• Task requirements: Please copy out the entries from the line with "Is the broad" up to and including the line with "14773 millimetres", reproducing them word for word.

── Stored rows ──

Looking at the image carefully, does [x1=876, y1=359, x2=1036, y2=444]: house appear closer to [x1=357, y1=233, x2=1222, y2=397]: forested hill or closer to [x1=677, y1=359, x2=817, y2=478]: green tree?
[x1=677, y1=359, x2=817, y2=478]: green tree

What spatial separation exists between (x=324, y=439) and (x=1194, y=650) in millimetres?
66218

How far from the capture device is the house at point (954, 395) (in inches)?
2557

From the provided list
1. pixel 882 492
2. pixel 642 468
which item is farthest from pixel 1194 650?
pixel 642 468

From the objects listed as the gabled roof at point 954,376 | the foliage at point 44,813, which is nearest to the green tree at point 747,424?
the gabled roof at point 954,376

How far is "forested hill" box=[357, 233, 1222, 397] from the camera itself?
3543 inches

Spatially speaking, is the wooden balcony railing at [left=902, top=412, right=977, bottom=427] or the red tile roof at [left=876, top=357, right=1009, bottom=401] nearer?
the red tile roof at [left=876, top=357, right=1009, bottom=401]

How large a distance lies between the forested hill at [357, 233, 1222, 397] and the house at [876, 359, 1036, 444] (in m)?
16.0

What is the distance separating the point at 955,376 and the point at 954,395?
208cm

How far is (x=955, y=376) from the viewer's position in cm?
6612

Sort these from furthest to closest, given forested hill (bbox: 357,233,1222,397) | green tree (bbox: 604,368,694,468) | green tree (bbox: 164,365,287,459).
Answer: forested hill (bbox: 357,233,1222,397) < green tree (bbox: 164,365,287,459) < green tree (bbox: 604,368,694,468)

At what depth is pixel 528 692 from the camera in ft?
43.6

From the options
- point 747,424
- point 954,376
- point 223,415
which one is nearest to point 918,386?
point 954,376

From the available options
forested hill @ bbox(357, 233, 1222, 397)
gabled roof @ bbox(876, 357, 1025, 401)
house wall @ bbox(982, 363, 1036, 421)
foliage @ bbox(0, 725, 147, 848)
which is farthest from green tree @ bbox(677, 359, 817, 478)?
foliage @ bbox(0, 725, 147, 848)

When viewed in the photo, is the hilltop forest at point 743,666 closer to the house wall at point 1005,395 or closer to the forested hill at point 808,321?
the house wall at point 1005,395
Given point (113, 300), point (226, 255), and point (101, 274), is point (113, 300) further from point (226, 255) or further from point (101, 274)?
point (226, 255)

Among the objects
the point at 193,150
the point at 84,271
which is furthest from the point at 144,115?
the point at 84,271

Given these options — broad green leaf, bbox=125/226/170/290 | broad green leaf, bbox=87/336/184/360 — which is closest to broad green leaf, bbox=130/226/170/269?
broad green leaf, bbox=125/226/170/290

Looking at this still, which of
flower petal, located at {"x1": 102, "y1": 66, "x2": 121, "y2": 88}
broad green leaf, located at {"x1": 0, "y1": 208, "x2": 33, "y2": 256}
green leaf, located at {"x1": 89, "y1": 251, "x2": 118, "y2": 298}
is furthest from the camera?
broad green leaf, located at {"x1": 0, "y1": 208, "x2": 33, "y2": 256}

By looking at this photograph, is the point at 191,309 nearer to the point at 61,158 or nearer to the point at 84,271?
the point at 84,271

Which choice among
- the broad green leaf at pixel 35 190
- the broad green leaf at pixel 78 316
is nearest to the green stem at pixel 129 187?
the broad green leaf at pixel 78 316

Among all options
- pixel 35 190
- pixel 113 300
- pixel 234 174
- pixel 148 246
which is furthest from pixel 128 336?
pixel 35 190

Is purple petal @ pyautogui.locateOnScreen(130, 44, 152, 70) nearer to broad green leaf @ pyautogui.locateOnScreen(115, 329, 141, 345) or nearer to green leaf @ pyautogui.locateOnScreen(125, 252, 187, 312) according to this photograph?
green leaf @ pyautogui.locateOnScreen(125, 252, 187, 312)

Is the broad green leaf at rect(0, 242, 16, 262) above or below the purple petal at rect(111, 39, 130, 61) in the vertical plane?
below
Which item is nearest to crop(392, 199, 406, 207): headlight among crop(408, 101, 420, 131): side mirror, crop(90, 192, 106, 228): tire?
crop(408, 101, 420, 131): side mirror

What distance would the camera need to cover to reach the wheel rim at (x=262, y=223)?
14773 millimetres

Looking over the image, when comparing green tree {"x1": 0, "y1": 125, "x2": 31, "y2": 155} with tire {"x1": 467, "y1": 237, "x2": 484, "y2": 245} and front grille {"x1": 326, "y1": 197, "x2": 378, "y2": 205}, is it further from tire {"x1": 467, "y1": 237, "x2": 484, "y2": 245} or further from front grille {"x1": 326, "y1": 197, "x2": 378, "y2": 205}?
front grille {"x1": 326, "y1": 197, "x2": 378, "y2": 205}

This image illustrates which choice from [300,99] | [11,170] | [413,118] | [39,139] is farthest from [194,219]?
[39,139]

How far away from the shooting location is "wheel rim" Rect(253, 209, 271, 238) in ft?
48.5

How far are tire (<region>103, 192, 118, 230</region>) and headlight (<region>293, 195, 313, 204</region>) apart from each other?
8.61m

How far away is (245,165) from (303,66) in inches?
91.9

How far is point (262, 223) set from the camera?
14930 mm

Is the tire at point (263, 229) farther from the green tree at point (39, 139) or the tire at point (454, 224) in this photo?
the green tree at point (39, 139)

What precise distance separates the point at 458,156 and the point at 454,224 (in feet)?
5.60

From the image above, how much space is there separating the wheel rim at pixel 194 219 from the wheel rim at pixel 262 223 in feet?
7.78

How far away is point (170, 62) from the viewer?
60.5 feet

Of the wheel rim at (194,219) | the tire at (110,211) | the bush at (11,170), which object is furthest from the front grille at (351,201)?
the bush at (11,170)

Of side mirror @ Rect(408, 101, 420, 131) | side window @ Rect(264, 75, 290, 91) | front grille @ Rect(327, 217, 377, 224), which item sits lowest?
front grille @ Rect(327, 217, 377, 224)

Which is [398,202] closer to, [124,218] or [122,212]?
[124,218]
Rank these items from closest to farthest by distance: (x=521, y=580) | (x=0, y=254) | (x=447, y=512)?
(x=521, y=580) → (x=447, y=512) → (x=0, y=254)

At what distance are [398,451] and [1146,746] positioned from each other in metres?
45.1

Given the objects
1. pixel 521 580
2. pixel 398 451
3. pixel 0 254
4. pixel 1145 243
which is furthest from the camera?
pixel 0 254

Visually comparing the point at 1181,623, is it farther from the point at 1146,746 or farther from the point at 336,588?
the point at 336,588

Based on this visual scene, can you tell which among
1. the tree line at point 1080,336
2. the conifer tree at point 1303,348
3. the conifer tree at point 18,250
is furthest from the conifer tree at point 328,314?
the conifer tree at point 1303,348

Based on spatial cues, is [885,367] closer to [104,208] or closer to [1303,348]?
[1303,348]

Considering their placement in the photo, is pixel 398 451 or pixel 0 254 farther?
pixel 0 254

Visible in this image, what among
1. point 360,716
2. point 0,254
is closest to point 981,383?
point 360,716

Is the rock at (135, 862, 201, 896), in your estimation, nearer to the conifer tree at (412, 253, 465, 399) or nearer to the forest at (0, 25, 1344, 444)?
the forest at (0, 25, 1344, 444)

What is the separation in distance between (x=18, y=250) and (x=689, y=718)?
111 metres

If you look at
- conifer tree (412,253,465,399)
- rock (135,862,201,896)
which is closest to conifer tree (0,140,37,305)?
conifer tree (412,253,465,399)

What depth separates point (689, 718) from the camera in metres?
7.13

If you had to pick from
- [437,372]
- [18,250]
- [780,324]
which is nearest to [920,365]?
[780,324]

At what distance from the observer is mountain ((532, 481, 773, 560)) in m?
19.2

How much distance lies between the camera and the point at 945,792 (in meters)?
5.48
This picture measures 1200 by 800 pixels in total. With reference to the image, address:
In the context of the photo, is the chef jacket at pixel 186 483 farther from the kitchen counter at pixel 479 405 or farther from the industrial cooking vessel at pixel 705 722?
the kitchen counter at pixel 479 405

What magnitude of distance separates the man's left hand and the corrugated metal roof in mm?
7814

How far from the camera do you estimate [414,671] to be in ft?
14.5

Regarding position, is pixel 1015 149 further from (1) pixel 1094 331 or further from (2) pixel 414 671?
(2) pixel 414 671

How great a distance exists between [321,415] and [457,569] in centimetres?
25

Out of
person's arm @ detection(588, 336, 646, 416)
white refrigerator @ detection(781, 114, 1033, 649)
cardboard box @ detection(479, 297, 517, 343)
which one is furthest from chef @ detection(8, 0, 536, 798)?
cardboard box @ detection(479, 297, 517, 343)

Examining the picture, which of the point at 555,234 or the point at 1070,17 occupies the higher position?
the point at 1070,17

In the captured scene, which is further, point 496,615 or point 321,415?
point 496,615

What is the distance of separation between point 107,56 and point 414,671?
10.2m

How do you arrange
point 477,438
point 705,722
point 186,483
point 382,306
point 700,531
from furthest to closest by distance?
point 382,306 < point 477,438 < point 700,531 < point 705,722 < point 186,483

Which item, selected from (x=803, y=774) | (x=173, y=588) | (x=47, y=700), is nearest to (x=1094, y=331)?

───

• Task solution:
Is the broad green leaf at rect(0, 242, 16, 262) above or below the purple petal at rect(111, 39, 130, 61) in the vertical plane?
below
Which item is nearest to crop(392, 199, 406, 207): headlight among crop(408, 101, 420, 131): side mirror, crop(90, 192, 106, 228): tire?
crop(408, 101, 420, 131): side mirror

What distance would the camera need to cover to reach the wheel rim at (x=262, y=223)?
14773 millimetres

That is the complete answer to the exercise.